ZUCCHINI GARDEN SALAD

4 tomatoes, chopped or cut into quarters
1 medium zucchini, sliced and then halved
Fresh basil (or dried)
Salt and pepper
1/3 cup red onion, minced
Italian Dressing to taste

Mix all ingredients in a bowl and refrigerate. Serve cold on a bed of lettuce.

KAISER’S COUNTRY DINER STUFFED ZUCCHINI

1 huge zucchini
1 pound ground beef
1 onion, diced
½ bell pepper, diced
1 cup cooked brown or white rice
2 8 ounce cans Hunts tomato sauce with basil, garlic and oregano
Other seasonings: garlic salt, pepper, basil, Tabasco

Preheat oven to 350° F. and line a baking pan with foil

Wash and split the zucchini lengthwise. Scope out the middle and discard. Steam the shells in the microwave about 3-4 min. Drain and set aside.
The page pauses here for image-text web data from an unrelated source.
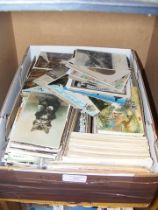 A quantity of vintage postcards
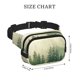 thumbnail image 4 of Balery Fog Forest Mochila Cinturón para Mujeres y Hombres, Bolsa de Cintura Impermeable de Doble Capa con Correa, 4 of 9
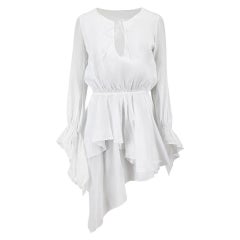 Alexandre Vauthier White Tiered Skirt Mini Dress Size XS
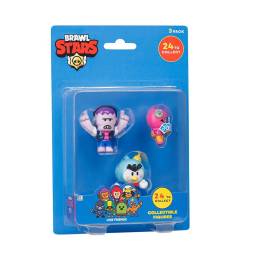 BRAWL STARS - Pack x3 Figuras Frank Tara y Seor P - BRW2020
Cook the ground beef, onion and bell pepper in a skillet until meat is done. Drain well. Add the rice and 1 can tomato sauce to the meat mixture with other seasonings as desired. Spoon into the zucchini shells and top with the other can of tomato sauce and your choice of cheese. Bake 30 minutes or until hot and cheese is melted. Serves 8 or more depending on size.

CHOCOLATE-ZUCCHINI CAKE
Southern Living 2002

3 cups all-purpose flour
1 1/2 teaspoons baking powder
1 teaspoon baking soda
1 teaspoon salt
4 large eggs
3 cups granulated sugar
3 (1-ounce) unsweetened chocolate baking squares, melted
1 1/2 cups vegetable oil
3 cups grated zucchini (about 5)
1 cup pecans, chopped
Powdered sugar

Preheat oven to 350° F.
Combine first 4 ingredients and set aside. 

Beat eggs at medium speed with an electric mixer. Gradually add granulated sugar; beat until blended. Add chocolate and oil; beat until blended. Gradually add flour mixture; beat at low speed until blended. Fold in zucchini and pecans. Pour batter into a well-greased and floured Bundt pan.

Bake 1 hour and 15 minutes or until a wooden pick inserted in center comes out clean. Cool in pan 15 minutes. Remove from pan; cool completely on a wire rack. Sprinkle with powdered sugar before serving. Serves 12.

Kaiser’s Country Diner Zucchini Bread

Preheat oven to 350° F.
Beat together until blended:
3 eggs
2-1/4 cups sugar
1 cup vegetable oil
2 cups grated zucchini

Add:
3 cups flour
1 teaspoon salt
1 teaspoon baking soda
1/2 teaspoon baking powder
3 teaspoons cinnamon

Spray 2 large or 3 small loaf (bread) pans with cooking oil.
Bake 1 hour or until a tester comes out clean. Cool, slice and serve at breakfast, with luncheon salads or a bedtime dessert.